Well said Kurt. Maybe an outfitters license and guiding license requirement with a requirement of habitat restoration could help the good operations to thrive and the poor to vanish? What I would like to see is sportsman stepping up to the plate, organizing and helping to take some of the drain and till incentive away. If sportsmans groups could pay the difference a farmer would make to keep a wetland wet maybe less tiling would be going on.

Keep an eye on the waterfowl license issue. There is a big push to open the license numbers in for guides and the eastern part of the state will be just like the Pierre area nowhere to go without several hundreds a gun.


----------



## KurtR (May 3, 2008)

The guide license is a great idea and we have tried to push for that to try and make the quick make a buck types disappear. With a little incentive to keep the wet areas is another idea i would help with to. That is part of the farming lease no slews or wet areas can be farmed as they make great winter spots for the game.
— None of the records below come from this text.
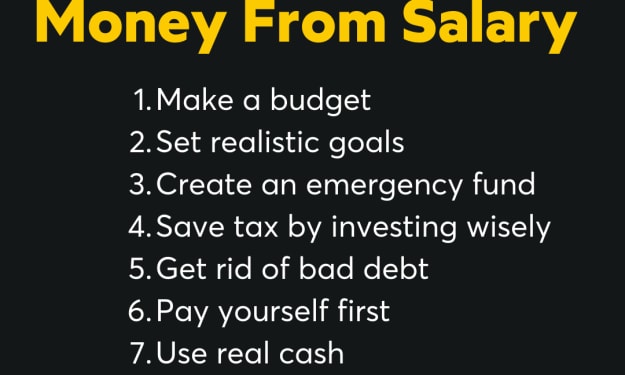 Money From Salary

1. Make a budget
2. Set realistic goals
3. Create an emergency fund
4. Save tax by investing wisely
5. Get rid of bad debt
6. Pay yourself first
7. Use real cash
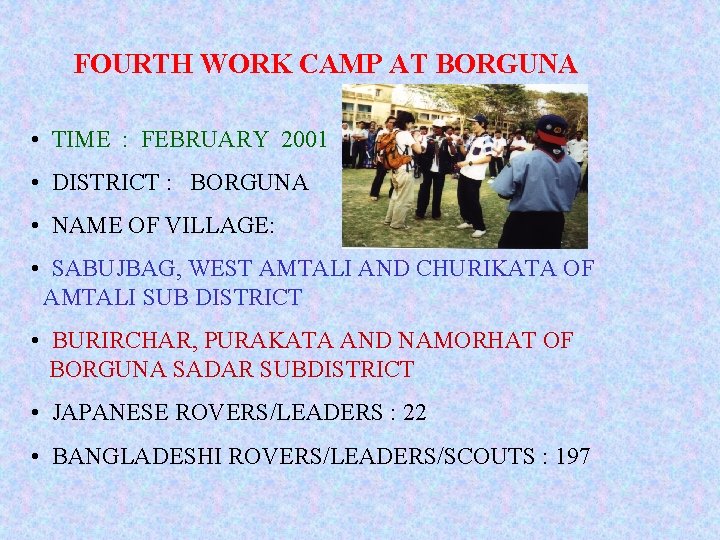 FOURTH WORK CAMP AT BORGUNA

• TIME : FEBRUARY 2001

• DISTRICT : BORGUNA

• NAME OF VILLAGE:

• SABUJBAG, WEST AMTALI AND CHURIKATA OF AMTALI SUB DISTRICT

• BURIRCHAR, PURAKATA AND NAMORHAT OF BORGUNA SADAR SUBDISTRICT

• JAPANESE ROVERS/LEADERS : 22

• BANGLADESHI ROVERS/LEADERS/SCOUTS : 197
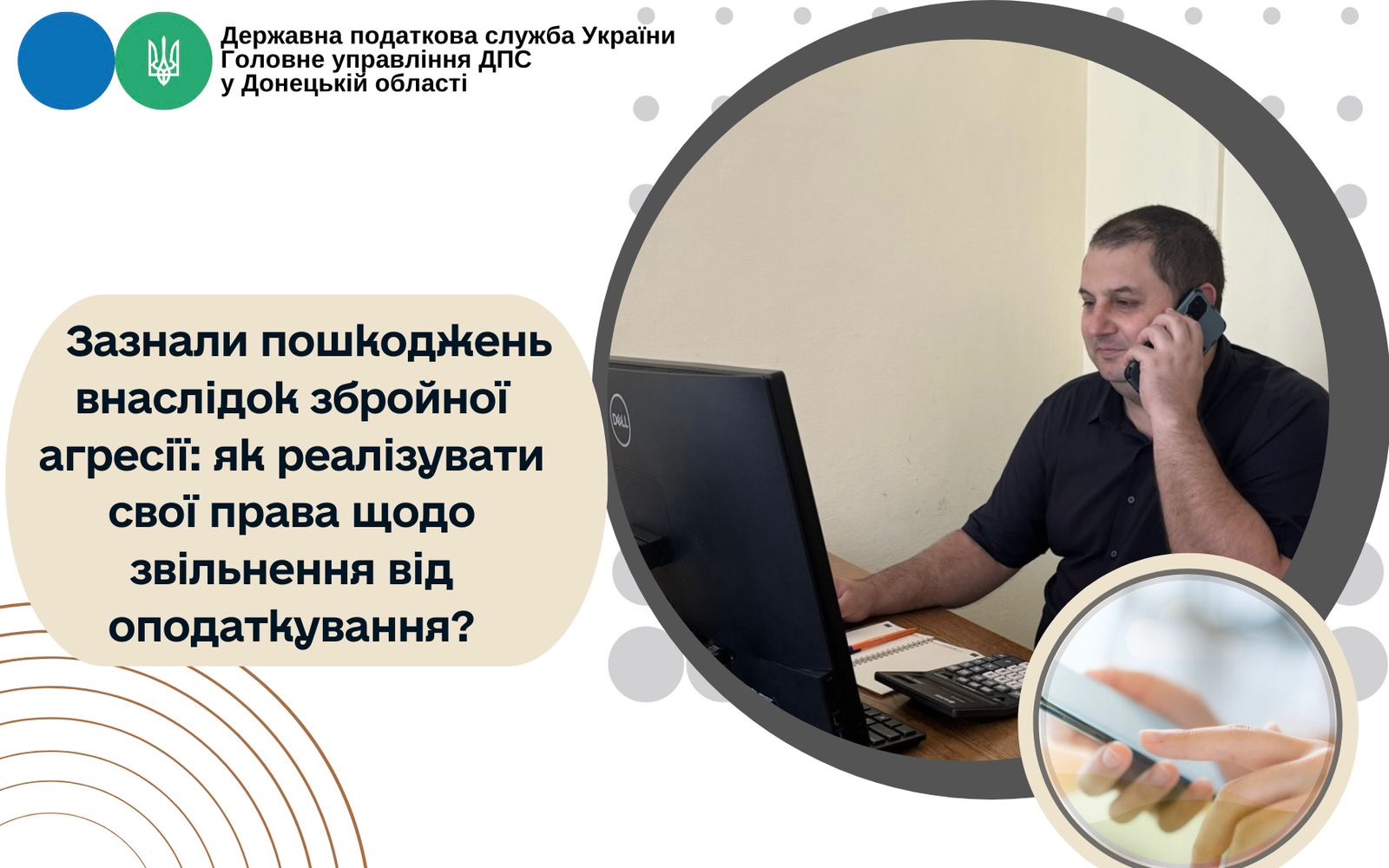 Державна податкова служба України
Головне управління ДПС
у Донецькій області

Зазнали пошкоджень внаслідок збройної агресії: як реалізувати свої права щодо звільнення від оподаткування?

DELL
Growing up in watertown i can say it is already harder to get land to hunt over there for waterfowl than here but we dont have any ducks or geese here is what i have been told from people back home :wink:


----------



## swift (Jun 4, 2004)

You and I aren't too far off. We almost moved to Mobridge a few years ago but my wife didn't want to deliver babies and they wanted her to so we moved elsewhere. We have some ducks around the area but this fall it was a wierd year. I have culitvated friendships over the 6 years here and have plenty of places to hunt. I had the retired local game warden tell me that "everyone with a dog is a guide around here" there is some truth to that. A license would be a good thing.


----------



## Plainsman (Jul 30, 2003)

> There is no one group to blame we are equally to blame for greed.


Your whole assessment was good swift, but the last sentence should tell the whole world you have a realistic look and don't blame everyone else but yourself. There is no greater measure of integrity than a willingness to include yourself in the problem. My only point is a tip of the hat to you. :thumb:


----------